The Casey Jones Distillery started in 2014 after Hayes and her husband, A.J., decided to carry on a family tradition. Casey Jones, A.J.’s grandfather, was the premiere illegal still production builder of Land Between the Rivers, now Land Between the Lakes, from the 1920s to the 1950s.
“He probably built over 350 illegal production stills,” said Hayes.
The only legal still Casey Jones made was in 1967 for the visitor’s center when Land Between the Lakes was created. Hayes said in 2007 — when the U.S. Forest Service took over management — they redid the visitor center and got rid of the still.
She said her husband asked about getting the still back for the family, but didn’t hear anything for over a year.
Eventually, they were able to pick up the last still Casey Jones made and it now sits in their distillery, though not in use.
Hayes said their distillery came about because they owned a still and A.J. figured they may as well use it. Hayes said she did not want to end up in jail for making illegal moonshine so they did their research.
“We decided we would get all the state, local and federal permits,” she said. “It took about two years to learn how to do everything.”
Kim Bard said she and her husband, Tom, researched distilling for about 15 years before officially opening The Bard Distillery in 2019.
“We went to all the meetings and conventions we could go to to learn about the industry,” she said.
Their love of distilling started after a visit to the Makers Mark Distillery in Loretto. They realized it was something they both had an interest in.

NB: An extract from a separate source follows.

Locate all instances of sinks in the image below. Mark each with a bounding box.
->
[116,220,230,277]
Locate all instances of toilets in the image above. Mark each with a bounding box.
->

In 2015, Bard and her husband bought the old Graham School and started working on the construction to make it into a distillery.
“Right now, we are distilling on the stage of the old gymnasium,” said Bard.
Both Bard and Hayes said a big part of their industry is in tourism and the more distilleries there are in the area, the more tourists will come to the town.
“We think it is a great opportunity to bring other distilleries to the area,” said Bard.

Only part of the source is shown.